Radunske feels that his game is well
balanced and because he has experience playing anywhere up front, his
versatility makes him a better player too.


“I’d like to think that I’m a good all
around player,” began the Spartan.  “I
have good hands for my size, I grew up playing center so I think that one of my
stronger aspects is my playmaking skills. 
Every team that you go to you’re going to have a role that you are asked
to play and I think one of my strengths is that I can play a lot of different
roles.  I’ve played both wings this year
and I grew up playing center so I think I could fit into a lot of different
situations quite nicely.”


It sounds as though Radunske is the
complete package. However, as it is with every player there is at least one
area where a need for improvement exists and with Radunske, it’s consistency.

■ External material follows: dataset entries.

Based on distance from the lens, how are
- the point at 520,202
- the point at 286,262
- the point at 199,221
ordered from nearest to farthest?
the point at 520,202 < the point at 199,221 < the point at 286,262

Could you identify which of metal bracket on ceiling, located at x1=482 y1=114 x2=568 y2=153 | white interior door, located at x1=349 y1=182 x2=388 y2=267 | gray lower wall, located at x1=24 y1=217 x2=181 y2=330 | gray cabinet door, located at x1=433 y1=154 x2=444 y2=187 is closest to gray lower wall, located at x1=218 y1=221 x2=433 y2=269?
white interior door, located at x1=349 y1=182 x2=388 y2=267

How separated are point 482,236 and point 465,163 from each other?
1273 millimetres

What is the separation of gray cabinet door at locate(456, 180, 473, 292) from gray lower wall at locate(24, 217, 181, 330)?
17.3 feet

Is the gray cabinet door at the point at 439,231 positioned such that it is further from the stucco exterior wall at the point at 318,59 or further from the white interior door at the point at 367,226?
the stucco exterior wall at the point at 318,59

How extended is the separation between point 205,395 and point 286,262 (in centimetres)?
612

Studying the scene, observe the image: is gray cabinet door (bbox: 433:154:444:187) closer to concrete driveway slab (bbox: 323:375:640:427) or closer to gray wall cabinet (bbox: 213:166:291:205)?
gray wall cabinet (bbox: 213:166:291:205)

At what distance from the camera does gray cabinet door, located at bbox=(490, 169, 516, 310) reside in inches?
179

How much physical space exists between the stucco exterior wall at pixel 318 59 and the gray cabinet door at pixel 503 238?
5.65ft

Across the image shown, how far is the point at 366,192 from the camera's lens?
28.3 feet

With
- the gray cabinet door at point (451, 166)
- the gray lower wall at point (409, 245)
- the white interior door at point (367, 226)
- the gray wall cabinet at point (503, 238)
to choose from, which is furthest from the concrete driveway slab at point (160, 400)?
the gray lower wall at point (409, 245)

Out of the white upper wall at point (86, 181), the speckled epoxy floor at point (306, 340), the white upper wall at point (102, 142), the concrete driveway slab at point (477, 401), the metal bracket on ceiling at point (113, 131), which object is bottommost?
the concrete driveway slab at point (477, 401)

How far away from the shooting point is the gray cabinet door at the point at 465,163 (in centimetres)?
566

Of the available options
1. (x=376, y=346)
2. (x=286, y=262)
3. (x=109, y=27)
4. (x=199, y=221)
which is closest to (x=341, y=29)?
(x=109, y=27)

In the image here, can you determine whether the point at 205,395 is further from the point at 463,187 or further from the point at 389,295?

“Brock Radunske is an enigma right now,”
described Michigan based Oiler scout Bob Mancini.  “He could, in one period, be the worst player on the ice or the best.  Looking at it, as the glass is half full, I
guess it’s really a good thing because Brock is showing that he has ability and
He has made some improvements to his game but
his biggest hurdle is to use his size more effectively and to play with
more consistency.”


To his
credit, Radunske agrees with that criticism and knows he must address those
areas of his game on top of other things he wants to improve.

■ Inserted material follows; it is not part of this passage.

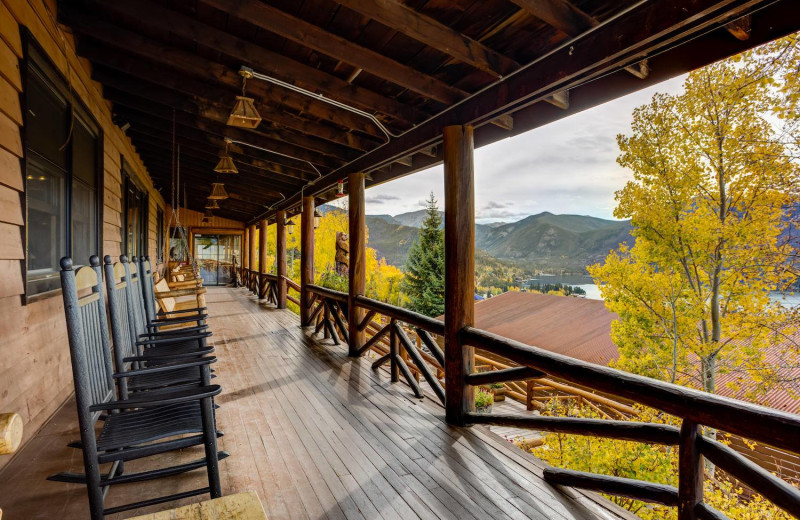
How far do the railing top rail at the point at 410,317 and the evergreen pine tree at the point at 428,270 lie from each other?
66.8 ft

I’d say that’s a fair assessment,” Radunske agreed after hearing the
scouting report on him.  “I think
consistency is one of the harder things to achieve in today’s game.  To be consistent night in and night out, if
I could put good games together back to back to back, that would probably be
something that would mean I’m ready to make the next jump to the next level.”


“I’d say my main focus right now is to
get stronger and put on weight so I can have a bigger physical presence night
in and night out because I think that’s what will be asked of me in the future,”
continued the winger who is on pace to having his best college season


Nicknamed “Brocko” since he was a
youngster, Radunske says he grew up in an athletic family and that sports have
always been a major focus in his life. 
There is a sister playing university level basketball in Buffalo right
now, a sport which Radunske played until he the time came when he had to make
the choice to concentrate on hockey.


Currently enrolled as a communications
major, Radunske jokingly suggests that he’s preparing for his broadcasting
career for when his playing days are done.


“I guess I can make the easy transition
then,” he laughed.


The Oilers have Radunske on their radar
and hope to see continued development from the player as he completes this
season and graduates from college next year. 
Radunske plans on turning pro for the 2005-06 season and would almost
assuredly be pencilled in for the AHL at that time.


Edmonton fans will get their next chance
to see Radunske in person at this summer’s prospect camp in Sherwood Park.